DH2, INCORPORATED, an Illinois Corporation, Petitioner, v. UNITED STATES SECURITIES AND EXCHANGE COMMISSION, Respondent.
These consolidated petitions for review challenge certain rules releases issued by the Securities and Exchange Commission (“SEC”) in the wake of New York Attorney General Elliot Spitzer's investigation into abuses in the mutual fund industry. Petitioner DH2, Inc., is an Illinois corporation that trades in mutual funds and makes money by taking advantage of short-term price/value discrepancies that occur when the current value of a fund's portfolio securities has changed and that change is not yet reflected in the fund's share price. That is, DH2 is a “market timer”-a firm that exploits mutual fund mispricing that occurs when market prices for the fund's underlying securities have become stale due to events after the relevant trading market has closed.
DH2 prefers the term “active trading” to “market timing.” Whatever the nomenclature, the practice-a form of arbitrage-is legal, but in an effort to curtail it, the SEC changed its interpretation of the rules regarding how mutual funds calculate their daily prices, and DH2 brought this petition challenging the SEC's actions. In particular DH2 challenges statements made in rules releases issued by the SEC in late 2003 and 2004 requiring mutual fund companies to estimate the current “fair value” of a security when the market price at which that security closed has become unreliable. We conclude that DH2 lacks standing to challenge the SEC's releases and accordingly dismiss the petitions.
A mutual fund's share price does not fluctuate throughout the trading day, but the prices of the securities held by the fund do. The ever-changing portfolio security prices are aggregated into a single daily fund price known as the net asset value (“NAV”), which is generally fixed by a fund when the major U.S. stock markets close at 4:00 p.m. eastern time (ET). The Investment Company Act of 1940, 15 U.S.C. §§ 80a-1 et seq. (“ICA”), requires mutual fund shares to be sold and redeemed at a price that:
will bear such relation to the current net asset value of such security computed as of such time as the rules may prescribe ․ for the purpose of eliminating or reducing ․ any dilution of the value of other outstanding securities of such company or any other result of such purchase, redemption or sale which is unfair to holders of such other outstanding securities.

- MATERIAL SUPPLIED -

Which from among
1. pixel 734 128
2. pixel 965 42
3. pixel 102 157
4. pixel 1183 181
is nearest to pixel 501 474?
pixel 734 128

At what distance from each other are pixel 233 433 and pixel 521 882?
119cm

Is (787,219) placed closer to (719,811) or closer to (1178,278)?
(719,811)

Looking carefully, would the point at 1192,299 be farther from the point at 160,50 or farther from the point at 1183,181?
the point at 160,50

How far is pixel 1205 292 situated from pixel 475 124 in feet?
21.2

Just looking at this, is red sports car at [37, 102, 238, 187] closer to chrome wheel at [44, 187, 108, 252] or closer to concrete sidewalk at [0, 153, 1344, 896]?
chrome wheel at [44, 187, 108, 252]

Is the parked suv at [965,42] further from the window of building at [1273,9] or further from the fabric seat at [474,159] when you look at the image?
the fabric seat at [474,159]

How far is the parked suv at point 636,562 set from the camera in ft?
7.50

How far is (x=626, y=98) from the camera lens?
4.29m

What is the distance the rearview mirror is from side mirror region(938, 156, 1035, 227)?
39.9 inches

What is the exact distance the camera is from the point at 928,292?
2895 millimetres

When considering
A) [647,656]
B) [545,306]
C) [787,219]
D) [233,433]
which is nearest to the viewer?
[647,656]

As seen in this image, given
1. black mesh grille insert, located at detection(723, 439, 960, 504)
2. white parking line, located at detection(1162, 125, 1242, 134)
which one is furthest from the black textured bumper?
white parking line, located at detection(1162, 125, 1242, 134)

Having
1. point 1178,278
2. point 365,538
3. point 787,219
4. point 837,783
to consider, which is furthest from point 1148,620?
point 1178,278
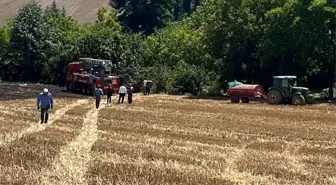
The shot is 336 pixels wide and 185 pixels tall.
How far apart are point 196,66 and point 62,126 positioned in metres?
32.7

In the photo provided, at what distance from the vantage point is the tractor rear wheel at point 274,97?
40.6 meters

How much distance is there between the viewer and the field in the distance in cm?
1443

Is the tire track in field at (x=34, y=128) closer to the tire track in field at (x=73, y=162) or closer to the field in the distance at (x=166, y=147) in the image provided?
Answer: the field in the distance at (x=166, y=147)

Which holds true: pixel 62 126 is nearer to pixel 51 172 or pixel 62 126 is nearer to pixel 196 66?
pixel 51 172

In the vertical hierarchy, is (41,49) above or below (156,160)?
above

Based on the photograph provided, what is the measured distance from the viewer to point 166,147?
19.4 meters

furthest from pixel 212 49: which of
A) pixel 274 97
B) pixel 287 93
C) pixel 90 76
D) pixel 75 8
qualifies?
pixel 75 8

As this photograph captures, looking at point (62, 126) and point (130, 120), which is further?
point (130, 120)

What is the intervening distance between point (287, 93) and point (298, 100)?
1.03 meters

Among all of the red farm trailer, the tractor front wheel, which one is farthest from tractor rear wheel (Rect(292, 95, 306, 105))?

- GIVEN PROBLEM 1 -
In the court opinion on DH2's petitions against the SEC, when is a mutual fund's net asset value generally fixed?
- GIVEN PROBLEM 2 -
Continue the court opinion on DH2's petitions against the SEC, starting right after its last sentence.

- FINAL RESULT 1 -
When the major U.S. stock markets close at 4:00 p.m. eastern time.

- FINAL RESULT 2 -
15 U.S.C. § 80a-22(a) (emphasis added). For purposes of computing NAV, the ICA defines “value” as follows: “(i) with respect to securities for which market quotations are readily available, the market value of such securities; and (ii) with respect to other securities and assets, fair value as determined in good faith by the board of directors [.]” 15 U.S.C. § 80a-2(a)(41)(B) (emphasis added). This case concerns the circumstances under which mutual funds use “fair value” estimates-as opposed to market quotations-for purposes of calculating NAV and setting share price.
The SEC regulates mutual funds under the ICA and investment advisers under the Investment Advisers Act of 1940, 15 U.S.C. § 80b-1 et seq. (“IAA”). The agency is empowered to make rules and regulations “to the same extent, covering the same subject matter, and for the accomplishment of the same ends” as the ICA, and to define “accounting, technical, and trade terms used in this title.” 15 U.S.C. §§ 80a-2(c), 80a-37(a).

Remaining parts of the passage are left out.